CIC   05421
CENTRO DE INVESTIGACIONES CARDIOVASCULARES "DR. HORACIO EUGENIO CINGOLANI"
Unidad Ejecutora - UE
congresos y reuniones científicas
Título:
La inhibición de la fosfodiesterasa 5A (FDE5A) disminuye la actividad del intercambiador Na+/H+ miocárdico (NHE1) por activación de la fosfatasa PP2A
Autor/es:
DÍAZ RG; NOLLY MB; MASSARUTTI C; CASARINI MJ; GARCIARENA CD; ENNIS IL; CINGOLANI HE; PÉREZ NG
Reunión:
Congreso; LV Reunión Científica Anual de la Sociedad Argentina de Investigación Clínica (SAIC), en conjunto con la Reunión Científica 2010 de la Sociedad Argentina de Fisiología (SAFIS) y la XLII Reunión Científica de la Sociedad Argentina de Farmacología Experimen; 2010
Resumen:
Nuestro objetivo
fue profundizar la caracterización de la vía de señalización que vincula la
inhibición de FDE5A con la disminución de la actividad del NHE1 que hemos
reportado previamente. Se usaron músculos papilares aislados de rata. Se evaluó
actividad del NHE1 mediante recuperación del pHi (eflujo de H+:JH+) post-acidosis transitorias o sostenidas (pulso de
amonio). Se midió fosforilación de ERK1/2 (kinasas upstream NHE1) y del NHE1.

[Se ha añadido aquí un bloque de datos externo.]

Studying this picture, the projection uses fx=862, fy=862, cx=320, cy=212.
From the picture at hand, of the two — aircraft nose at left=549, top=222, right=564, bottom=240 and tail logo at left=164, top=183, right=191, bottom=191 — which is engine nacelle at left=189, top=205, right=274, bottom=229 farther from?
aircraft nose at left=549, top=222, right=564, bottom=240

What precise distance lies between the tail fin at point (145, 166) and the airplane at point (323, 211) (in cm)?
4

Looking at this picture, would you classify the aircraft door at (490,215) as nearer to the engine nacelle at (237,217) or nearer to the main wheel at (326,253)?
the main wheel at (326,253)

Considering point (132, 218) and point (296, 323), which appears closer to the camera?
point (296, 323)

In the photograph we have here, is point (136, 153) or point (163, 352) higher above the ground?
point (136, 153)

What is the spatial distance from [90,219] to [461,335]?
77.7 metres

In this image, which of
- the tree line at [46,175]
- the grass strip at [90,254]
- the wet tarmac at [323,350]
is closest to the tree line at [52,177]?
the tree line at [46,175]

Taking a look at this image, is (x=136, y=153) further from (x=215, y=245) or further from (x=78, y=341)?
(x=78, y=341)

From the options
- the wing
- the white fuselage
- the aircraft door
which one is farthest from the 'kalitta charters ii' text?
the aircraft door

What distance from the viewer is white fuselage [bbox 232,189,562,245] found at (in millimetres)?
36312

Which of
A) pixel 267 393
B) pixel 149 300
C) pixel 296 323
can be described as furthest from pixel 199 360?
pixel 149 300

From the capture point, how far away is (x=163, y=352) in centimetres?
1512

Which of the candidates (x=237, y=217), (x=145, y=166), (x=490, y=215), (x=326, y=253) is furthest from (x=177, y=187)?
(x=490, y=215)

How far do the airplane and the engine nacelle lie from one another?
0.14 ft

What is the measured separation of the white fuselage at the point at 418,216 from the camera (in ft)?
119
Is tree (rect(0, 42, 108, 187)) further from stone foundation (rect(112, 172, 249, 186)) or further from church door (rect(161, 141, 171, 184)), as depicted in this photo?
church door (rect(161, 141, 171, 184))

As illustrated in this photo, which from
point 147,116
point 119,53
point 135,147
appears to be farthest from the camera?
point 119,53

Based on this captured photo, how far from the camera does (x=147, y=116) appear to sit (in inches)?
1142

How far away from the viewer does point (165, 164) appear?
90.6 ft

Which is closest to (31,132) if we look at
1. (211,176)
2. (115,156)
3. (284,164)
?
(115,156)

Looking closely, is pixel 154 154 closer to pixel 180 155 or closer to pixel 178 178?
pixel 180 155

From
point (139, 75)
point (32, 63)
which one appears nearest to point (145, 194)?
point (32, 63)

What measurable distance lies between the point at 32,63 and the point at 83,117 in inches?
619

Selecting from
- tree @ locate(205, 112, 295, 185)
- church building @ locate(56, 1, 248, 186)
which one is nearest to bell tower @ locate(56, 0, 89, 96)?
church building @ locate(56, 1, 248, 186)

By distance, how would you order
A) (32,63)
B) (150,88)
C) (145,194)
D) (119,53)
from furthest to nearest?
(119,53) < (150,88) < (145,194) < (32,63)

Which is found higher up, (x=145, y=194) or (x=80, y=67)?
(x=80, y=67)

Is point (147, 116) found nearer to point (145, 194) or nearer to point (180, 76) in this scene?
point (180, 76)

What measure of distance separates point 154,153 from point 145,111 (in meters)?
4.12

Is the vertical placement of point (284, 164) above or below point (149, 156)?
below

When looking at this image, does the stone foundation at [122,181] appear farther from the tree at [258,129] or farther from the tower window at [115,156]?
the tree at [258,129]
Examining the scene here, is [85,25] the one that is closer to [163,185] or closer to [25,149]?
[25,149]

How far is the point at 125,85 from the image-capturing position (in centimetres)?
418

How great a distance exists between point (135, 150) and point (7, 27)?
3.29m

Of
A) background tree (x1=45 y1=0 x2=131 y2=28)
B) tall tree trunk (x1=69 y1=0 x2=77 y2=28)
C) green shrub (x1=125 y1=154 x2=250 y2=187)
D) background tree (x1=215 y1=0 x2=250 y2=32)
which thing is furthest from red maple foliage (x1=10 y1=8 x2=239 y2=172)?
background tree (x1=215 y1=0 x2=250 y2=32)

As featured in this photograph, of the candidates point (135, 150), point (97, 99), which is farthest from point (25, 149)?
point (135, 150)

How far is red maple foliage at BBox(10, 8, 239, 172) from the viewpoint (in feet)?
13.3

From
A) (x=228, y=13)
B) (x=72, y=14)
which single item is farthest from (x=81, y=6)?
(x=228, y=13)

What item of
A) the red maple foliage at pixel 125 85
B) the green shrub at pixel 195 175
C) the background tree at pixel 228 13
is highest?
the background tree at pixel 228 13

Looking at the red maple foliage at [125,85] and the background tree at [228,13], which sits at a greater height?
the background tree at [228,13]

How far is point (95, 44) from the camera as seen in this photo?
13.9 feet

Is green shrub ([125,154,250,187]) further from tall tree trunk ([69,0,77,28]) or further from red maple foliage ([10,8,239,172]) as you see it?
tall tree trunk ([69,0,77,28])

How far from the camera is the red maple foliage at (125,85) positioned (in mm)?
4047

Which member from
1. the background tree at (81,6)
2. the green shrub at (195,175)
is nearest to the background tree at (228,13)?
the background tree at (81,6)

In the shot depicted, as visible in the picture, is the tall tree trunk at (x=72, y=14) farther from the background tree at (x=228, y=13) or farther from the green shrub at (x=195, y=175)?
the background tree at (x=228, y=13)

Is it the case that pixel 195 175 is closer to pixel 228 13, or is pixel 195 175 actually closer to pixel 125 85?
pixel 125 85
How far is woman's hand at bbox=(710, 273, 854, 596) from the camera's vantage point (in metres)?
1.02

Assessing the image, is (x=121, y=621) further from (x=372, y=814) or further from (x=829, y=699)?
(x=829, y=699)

La inhibición de FDE5A (1mM
sildenafil, S) no alteró el pHi basal (control 7.28±0.02 vs. S 7.28±0.02, n=4) ni la actividad del NHE1
post-acidosis transitoria [JH+: 1.01±0.13 (control, n=5) vs. 0.95±0.13 (S, n=4)
mM/min], pero disminuyó la recuperación del pHi post-acidosis
sostenida [JH+ 3.01±0.14 (control, n=13) vs 0.40±0.15 (S, n=4) mM/min, P<0.05). La acidosis sostenida aumentó la
fosforilación de ERK1/2 (155±11% del control sin acidosis, n=10, P<0.05). La
inhibición de MEK (10mM U0126)
kinasa activadora de ERK1/2, canceló el aumento de ERK1/2 (104±15% n=8) y
mimetizó el efecto de S sobre la función del NHE1 (JH+: 0.56±0.12 mM/min, n=4). Sin embargo, S no canceló la
activación de ERK1/2 (158±19%, n=7, P<0.05). Entonces pensamos que S podría
estar activando fosfatasas (PP1 y/o PP2A) que directamente defosforilen al NHE1
sin alterar ERK1/2. La inhibición conjunta de PP1 y PP2A (1 mM ácido okadaico) canceló el efecto de S sobre
el NHE1 (JH+: 2.51±0.14 mM/min, n=4). Similar resultado se obtuvo al inhibir sólo PP2A con
ácido okadaico en dosis menor (1nM) (JH+: 2.95±0.16 mM/min, n=4) o más específicamente con
endothall (100mM) (JH+: 3.00±0.16 mM/min, n=4). Consistentemente, la
acidosis aumentó la fosforilación del NHE1 (139±6% del control sin acidosis,
n=4, P<0.05), S canceló este efecto (109±5%, n=4) y endothall revirtió la
acción de S (136±6%, n=4, P<0.05). Los resultados permiten sugerir que la
inhibición de FDE5A disminuye la fosforilación y la actividad del NHE1 mediante
un mecanismo que involucra activación de PP2A.